**Document segment**
#####
Currently, most ultrasonic meter users prefer to flow calibrate their meters before installation. Flow calibration helps correct for any measurement bias error not accounted for by dimensional measurements and static calibration. These errors may be introduced by the meter fabrication process (i.e., dimensional tolerance issues) or by the electronic timing circuitry in the meter (i.e., timing circuit tolerance issues). In the future, tighter control of manufacturing tolerances and better understanding of the interaction between the flow and the ultrasonic pulses may minimize the need for flow calibration.

Coriolis gas flow meters are just beginning to generate some interest as an alternative metering technology. Coriolis flow meters have a long and successful history in liquid flow measurement, but there is less experience in gas transmission pipeline flow measurement. There are two basic meter configurations—straight tube and curved tube.

The most likely niche for Coriolis flow meters in transmission pipelines appears to be high-pressure, low-volume applications. At present, there are few field meter installations in transmission pipelines in the United States. However, Coriolis meter manufacturers are conducting laboratory tests in the United States and Canada. Some field tests are also ongoing, primarily in other countries, such as Australia. In May 1999, the A.G.A. Transmission Measurement Committee agreed to initiate development of a gas industry standard for Coriolis gas flow meters.

Several other alternative gas flow measurement techniques are in various stages of development. Some of these techniques are proprietary and details cannot be divulged at this time, while others are so early in the development process that their future is uncertain. One measurement approach that deserves at least some mention is the laser-based optical method. Two different techniques that utilize this technology have been proposed to date. One proposal is to use a holographic approach to map the flow field in the pipeline. The other proposal is to use an array of micro-laser-Doppler velocimeters (configured in back-scatter mode) to measure gas velocity at many discrete points throughout the pipe cross-section.

The second approach is a byproduct of technology being developed by NASA’s Jet Propulsion Laboratory.[7] Both techniques are non-intrusive (only requiring optical access to the gas flow inside the pipe) and are made from low-cost components (e.g., laser-diodes or distributed feedback micro-lasers). The significance of this approach is that the flow field can be measured in greater detail than with other methods. This means there is potential for better measurement accuracy, even if significant distortions in the flow field (e.g., velocity profile asymmetry or swirl) exist.
#####
**Data section**
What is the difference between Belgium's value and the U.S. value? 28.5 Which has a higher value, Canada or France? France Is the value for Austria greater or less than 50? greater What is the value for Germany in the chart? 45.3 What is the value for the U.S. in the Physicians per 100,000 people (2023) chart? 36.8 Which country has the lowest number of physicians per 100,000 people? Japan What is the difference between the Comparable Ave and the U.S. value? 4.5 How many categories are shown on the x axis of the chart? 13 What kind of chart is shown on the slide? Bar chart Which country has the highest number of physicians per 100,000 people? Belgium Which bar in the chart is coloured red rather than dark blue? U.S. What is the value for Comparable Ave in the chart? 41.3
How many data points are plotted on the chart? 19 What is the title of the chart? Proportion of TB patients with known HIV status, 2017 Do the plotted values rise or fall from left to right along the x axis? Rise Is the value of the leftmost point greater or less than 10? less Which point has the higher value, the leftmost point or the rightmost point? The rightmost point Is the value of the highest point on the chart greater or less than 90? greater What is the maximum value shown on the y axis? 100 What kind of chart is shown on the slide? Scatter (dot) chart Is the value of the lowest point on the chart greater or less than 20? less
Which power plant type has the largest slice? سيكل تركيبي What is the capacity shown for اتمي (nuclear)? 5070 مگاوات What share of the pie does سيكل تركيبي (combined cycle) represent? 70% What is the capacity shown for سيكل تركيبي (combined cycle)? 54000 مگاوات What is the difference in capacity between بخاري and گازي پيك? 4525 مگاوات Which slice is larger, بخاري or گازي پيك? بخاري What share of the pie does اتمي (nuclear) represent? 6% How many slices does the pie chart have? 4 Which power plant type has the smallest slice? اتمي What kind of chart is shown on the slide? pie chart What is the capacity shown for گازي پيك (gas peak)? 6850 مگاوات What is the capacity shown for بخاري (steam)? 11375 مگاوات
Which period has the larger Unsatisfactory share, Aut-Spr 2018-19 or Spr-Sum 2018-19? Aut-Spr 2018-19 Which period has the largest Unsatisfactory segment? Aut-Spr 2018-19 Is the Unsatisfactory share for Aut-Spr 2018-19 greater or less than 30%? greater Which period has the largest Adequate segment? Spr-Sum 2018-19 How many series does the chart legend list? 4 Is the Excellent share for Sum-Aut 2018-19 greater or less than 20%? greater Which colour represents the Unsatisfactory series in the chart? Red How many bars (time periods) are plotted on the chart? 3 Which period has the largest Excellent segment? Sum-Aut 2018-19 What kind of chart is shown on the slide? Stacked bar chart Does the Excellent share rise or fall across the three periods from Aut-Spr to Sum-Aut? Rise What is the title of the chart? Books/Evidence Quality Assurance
#####
**Work order 1**
Summarize the passage on gas flow measurement technologies in three sentences.
**Work order 2**
Carry the passage on gas flow measurement technologies forward from its final sentence.
The listing after the text plays no part in what follows it.

**Exercise result 1**
Most ultrasonic meter users flow calibrate their meters before installation to correct bias errors from fabrication or timing circuitry, though tighter manufacturing control may reduce this need in the future. Coriolis meters, with a long history in liquid measurement, are beginning to draw interest for gas, most likely in high-pressure, low-volume transmission applications, and in May 1999 the A.G.A. Transmission Measurement Committee agreed to start developing a standard for them. Among other developing techniques, laser-based optical methods, either holographic flow mapping or arrays of micro-laser-Doppler velocimeters, are non-intrusive, use low-cost components, and could measure the flow field in greater detail, offering potential for better accuracy.

**Exercise result 2**
One other pending development that may be significant in the not too distant future is the possible emergence of technologies that provide lower cost alternatives to gas chromatography for determining gas composition and heating value. Natural gas is bought and sold based on energy delivered per unit time (e.g., Btus per hour). Historically, energy flow rate has been determined by combining independent measurements of flow rate and heating value. A composition assay by gas chromatography is often performed to calculate heating value and gas properties (required to determine flow rate). A recent study funded by the U.S. Department of Energy[8] reviewed a number of energy rate measurement concepts and concluded that it may be possible to accurately characterize natural gas composition by the measurement of a small number of inferential variables (e.g., gas sound speed, carbon dioxide concentration, nitrogen concentration, etc.). This conclusion was based, in part, on previous GRI-funded research on the development of a new equation-of-state model for natural gas mixtures [9]. This approach, if successful, could be much less costly than conventional gas chromatography.

Other Considerations
Now that we have highlighted some of the recent or pending improvements in gas flow meters, let’s look at the bigger picture. The flow meter is only part of a system that provides gas measurement data. In addition to the flow meter, there is secondary instrumentation (e.g., pressure sensors, temperature sensors, gas densitometers, gas chromatographs, etc.) that provides supplemental measurements; a computerized data acquisition and transmission system that typically records, stores, and transmits the measured data; and a computer network that distributes the data throughout the company. Expect future system improvements to allow more gas measurement information to be delivered more quickly. Also, expect greater use of embedded microprocessors in measurement systems to help improve measurement accuracy, to speed the transfer/distribution of the measured data, and to expand self-diagnostic capability of the measurement equipment.

A potential benefit of improved information availability is that measurement data could be made available to both the gas transporter and the transporter’s customers. This scenario could reduce the likelihood of custody transfer disputes and eliminate the requirement for redundant measurement systems (i.e., check metering) at custody transfer points. Significant cost savings to transporters and their customers would result.

One limiting aspect of pipeline gas measurement is that the measurements are made at relatively few points on a gas transmission pipeline network. Measurements are typically made at custody transfer stations and other selected locations, such as near compressor stations. Measurement sites can be many miles apart. To better understand what is occurring in the pipeline between measurement sites, gas transmission companies are beginning to rely on computer modeling to supplement field measurement data. These computer models simulate the gas flow in pipelines by using numerical modeling techniques.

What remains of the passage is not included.